TEXTO SELECCIONADO:
━━━━

Es paradójico que el Plan hable tanto de innovación y que, sin embargo, no se hayan realizado propuestas innovadoras en algo fundamental para que tenga éxito, la interrelación entre el sector público y el privado. En lugar de crear nuevos tipos de espacios y formas de colaboración, no solo con las grandes empresas sino también con las más marginales o periféricas y con los intereses comunitarios y sociales, tanto el gobierno central como la mayoría de los autonómicos han cedido, incluso desde el inicial momento de diseñar los proyectos, plegándose sin más a los intereses privados.

━━━━

POR HACER:
Extrae sin cambios del texto seleccionado todo lo que va desde "Es paradójico que" hasta "los intereses privados.".

INFORMACIÓN APORTADA:
━━━━

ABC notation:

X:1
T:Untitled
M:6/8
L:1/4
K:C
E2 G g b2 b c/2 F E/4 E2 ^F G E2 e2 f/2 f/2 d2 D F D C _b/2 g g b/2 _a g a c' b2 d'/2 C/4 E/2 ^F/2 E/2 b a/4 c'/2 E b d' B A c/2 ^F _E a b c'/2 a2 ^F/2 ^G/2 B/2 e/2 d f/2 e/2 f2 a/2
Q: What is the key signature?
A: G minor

━━━━

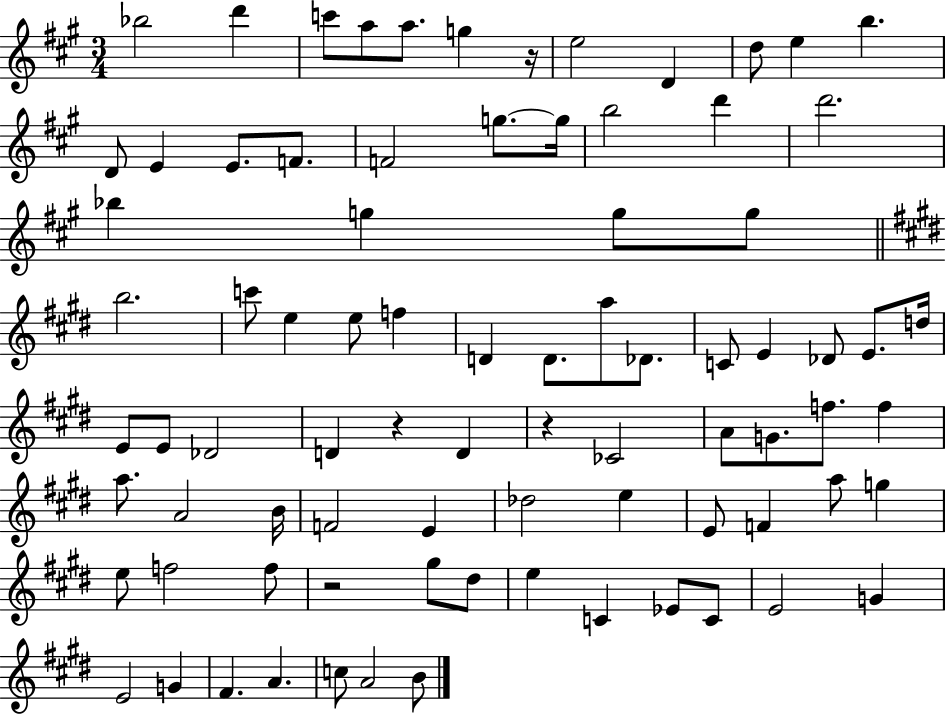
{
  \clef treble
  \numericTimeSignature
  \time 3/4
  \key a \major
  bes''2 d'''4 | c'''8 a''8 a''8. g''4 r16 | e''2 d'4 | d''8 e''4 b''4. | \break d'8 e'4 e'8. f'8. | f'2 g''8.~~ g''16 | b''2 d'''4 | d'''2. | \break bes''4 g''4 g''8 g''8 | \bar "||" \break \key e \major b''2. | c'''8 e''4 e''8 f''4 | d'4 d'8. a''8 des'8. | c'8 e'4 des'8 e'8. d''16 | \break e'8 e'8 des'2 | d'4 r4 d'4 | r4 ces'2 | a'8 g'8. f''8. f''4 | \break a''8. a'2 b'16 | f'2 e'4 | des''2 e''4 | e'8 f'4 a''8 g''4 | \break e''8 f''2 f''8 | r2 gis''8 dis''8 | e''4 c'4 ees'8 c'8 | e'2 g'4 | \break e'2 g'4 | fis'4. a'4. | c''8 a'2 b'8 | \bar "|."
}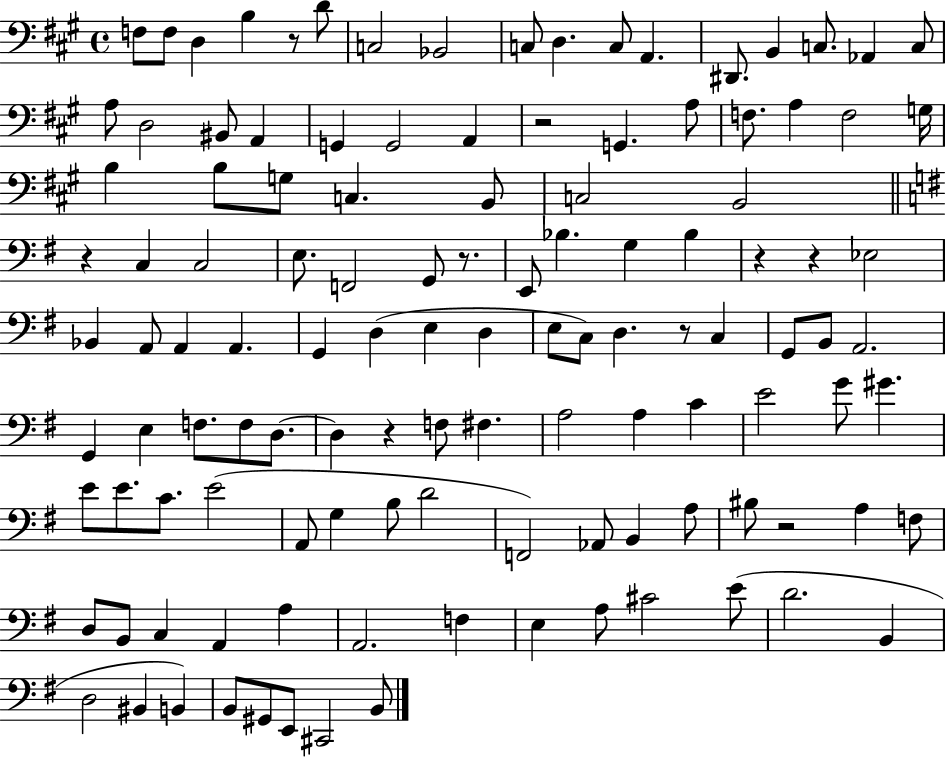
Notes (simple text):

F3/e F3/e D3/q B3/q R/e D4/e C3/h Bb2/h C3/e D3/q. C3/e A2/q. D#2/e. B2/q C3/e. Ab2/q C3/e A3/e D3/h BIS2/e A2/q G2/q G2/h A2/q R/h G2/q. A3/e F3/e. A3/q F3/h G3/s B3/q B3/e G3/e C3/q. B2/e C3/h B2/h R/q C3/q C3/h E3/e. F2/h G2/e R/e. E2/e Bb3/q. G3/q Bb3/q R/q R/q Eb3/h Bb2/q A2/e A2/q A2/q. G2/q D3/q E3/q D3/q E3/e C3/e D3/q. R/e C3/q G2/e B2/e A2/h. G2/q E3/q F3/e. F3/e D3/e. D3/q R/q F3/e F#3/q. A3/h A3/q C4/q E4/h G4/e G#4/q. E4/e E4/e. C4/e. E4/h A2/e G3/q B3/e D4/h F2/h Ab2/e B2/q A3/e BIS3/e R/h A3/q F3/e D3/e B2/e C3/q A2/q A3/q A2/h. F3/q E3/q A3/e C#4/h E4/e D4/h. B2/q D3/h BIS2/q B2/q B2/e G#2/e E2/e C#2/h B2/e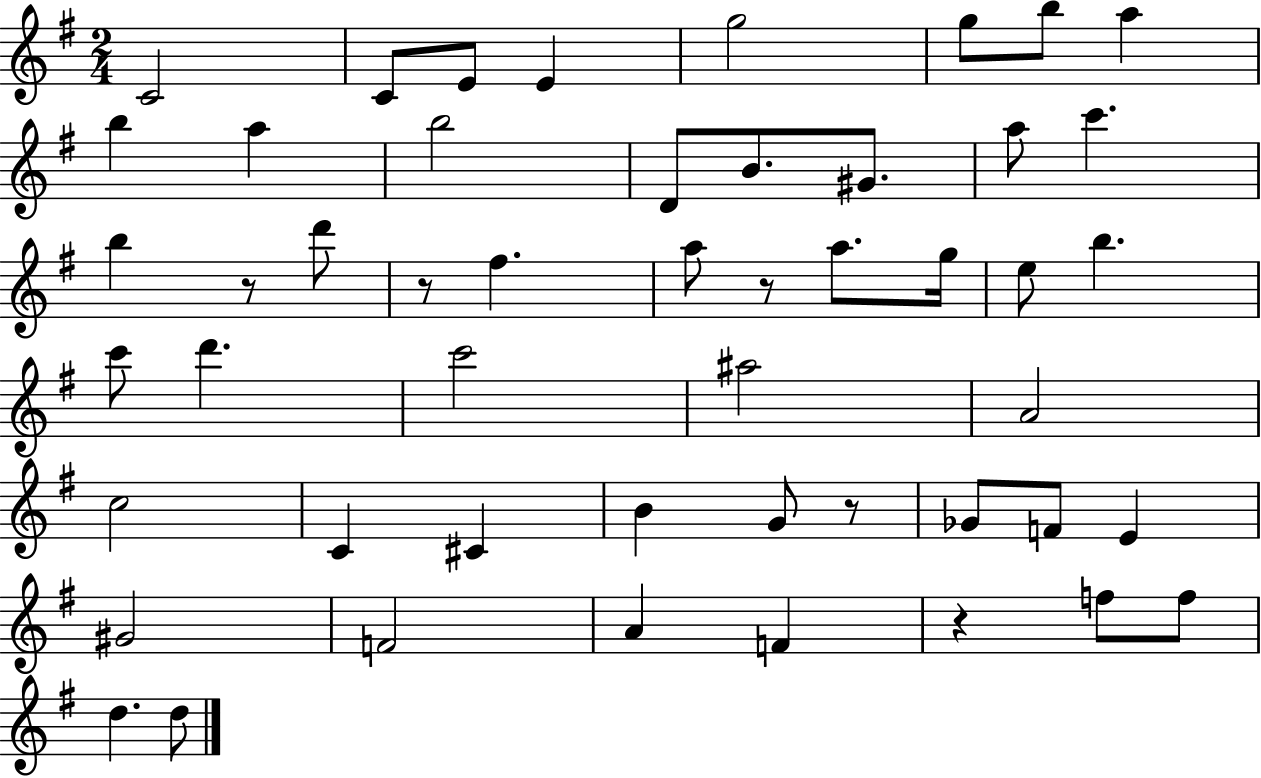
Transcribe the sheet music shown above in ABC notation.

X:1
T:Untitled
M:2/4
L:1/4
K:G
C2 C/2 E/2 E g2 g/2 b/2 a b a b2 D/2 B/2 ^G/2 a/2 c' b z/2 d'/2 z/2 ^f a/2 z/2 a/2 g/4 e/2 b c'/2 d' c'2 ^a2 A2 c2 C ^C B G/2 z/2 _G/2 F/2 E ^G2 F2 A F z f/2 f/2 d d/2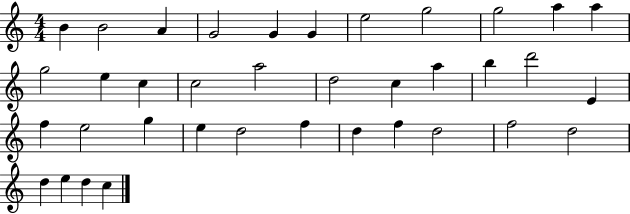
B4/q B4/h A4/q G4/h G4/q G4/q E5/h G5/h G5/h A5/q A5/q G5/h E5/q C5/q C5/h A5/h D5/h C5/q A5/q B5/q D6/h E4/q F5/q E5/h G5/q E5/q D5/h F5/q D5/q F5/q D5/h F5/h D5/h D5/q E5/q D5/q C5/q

━━━━

RESULTADO FINAL:
Es paradójico que el Plan hable tanto de innovación y que, sin embargo, no se hayan realizado propuestas innovadoras en algo fundamental para que tenga éxito, la interrelación entre el sector público y el privado. En lugar de crear nuevos tipos de espacios y formas de colaboración, no solo con las grandes empresas sino también con las más marginales o periféricas y con los intereses comunitarios y sociales, tanto el gobierno central como la mayoría de los autonómicos han cedido, incluso desde el inicial momento de diseñar los proyectos, plegándose sin más a los intereses privados.